# [Short web captions]

--------------------------------------------------

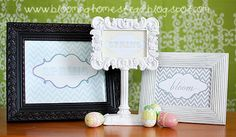 Blooming Homestead: {Spring} Printables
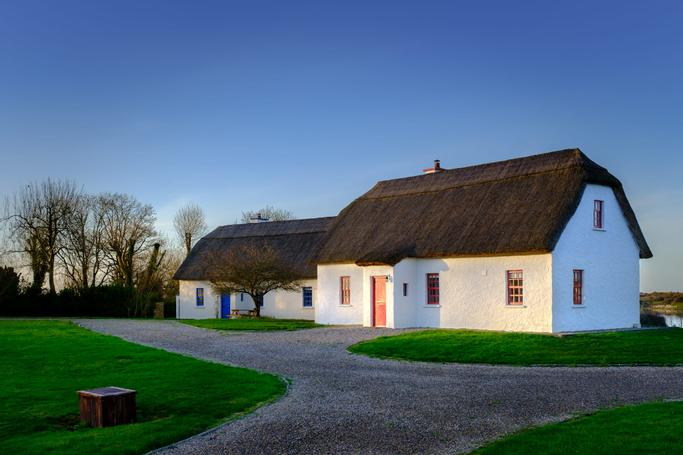 Kinvara Guesthouse | Kinvara | Photo Gallery 02 - 10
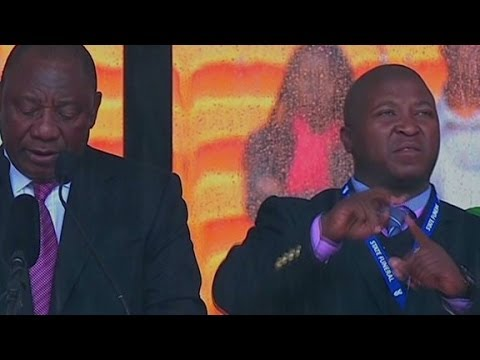 language - Some believe the sign language interpreter at Nelson Mandela's Tuesday memorial was a fake. Errol Barnett reports.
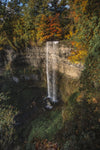 waterfall over canadian escarpment in fall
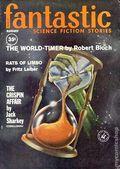 Fantastic (1952-1980 Ziff-Davis/Ultimate) [Fantastic Science Fiction/Fantastic Stories of Imagination] Vol. 9 #8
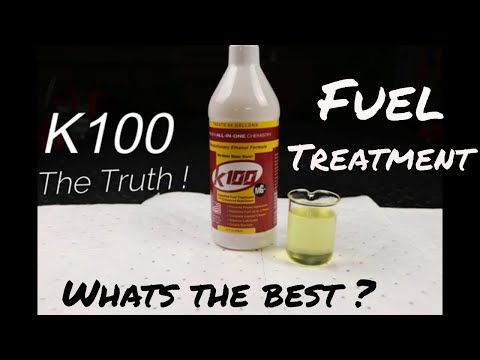 K100 Fuel Treatment ( The Truth)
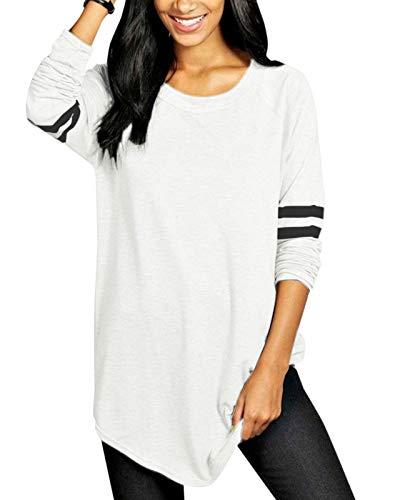VONDA Womens T Shirt Long/Short Sleeve Ladies Tops Summer Baseball Shirts Crew Neck Top Blouse 1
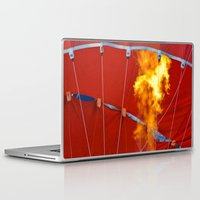 hot air balloons Laptop & iPad Skins featuring Hot Air Balloons  by Cornish Seascapes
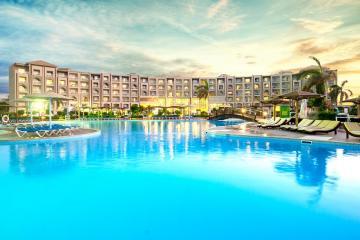 Отель Hawaii Caesar Palace Hotel & Aqua Park Египет, Хургада, фото 1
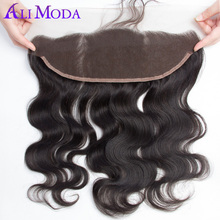 Ali Moda 13x4 Pre Plucked Full Lace Frontal Closure Bleached Knots With Baby Hair Brazilian Body Wave Frontal Remy Human Hair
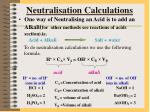 neutralisation calculations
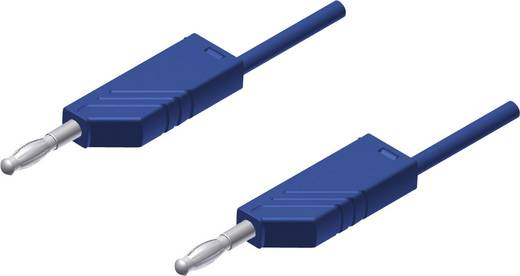 Messleitung [ Lamellenstecker 4 mm - Lamellenstecker 4 mm] 0.25 m Blau SKS Hirschmann MLN 25/2,5 bl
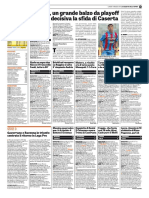 La Gazzetta dello Sport 01-05-2017 - Calcio Lega Pro - Pag.2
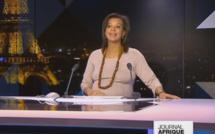 France24: La journaliste Pauline Simonet s'affiche avec sa grossesse très avancée (Regardez)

--------------------------------------------------

All records should be output exactly, with the pictures left out.

 Blooming Homestead: {Spring} Printables
 Kinvara Guesthouse | Kinvara | Photo Gallery 02 - 10
 language - Some believe the sign language interpreter at Nelson Mandela's Tuesday memorial was a fake. Errol Barnett reports.
 waterfall over canadian escarpment in fall
 Fantastic (1952-1980 Ziff-Davis/Ultimate) [Fantastic Science Fiction/Fantastic Stories of Imagination] Vol. 9 #8
 K100 Fuel Treatment ( The Truth)
VONDA Womens T Shirt Long/Short Sleeve Ladies Tops Summer Baseball Shirts Crew Neck Top Blouse 1
 hot air balloons Laptop & iPad Skins featuring Hot Air Balloons  by Cornish Seascapes
 Отель Hawaii Caesar Palace Hotel & Aqua Park Египет, Хургада, фото 1
 Ali Moda 13x4 Pre Plucked Full Lace Frontal Closure Bleached Knots With Baby Hair Brazilian Body Wave Frontal Remy Human Hair
 neutralisation calculations
 Messleitung [ Lamellenstecker 4 mm - Lamellenstecker 4 mm] 0.25 m Blau SKS Hirschmann MLN 25/2,5 bl
 La Gazzetta dello Sport 01-05-2017 - Calcio Lega Pro - Pag.2
 France24: La journaliste Pauline Simonet s'affiche avec sa grossesse très avancée (Regardez)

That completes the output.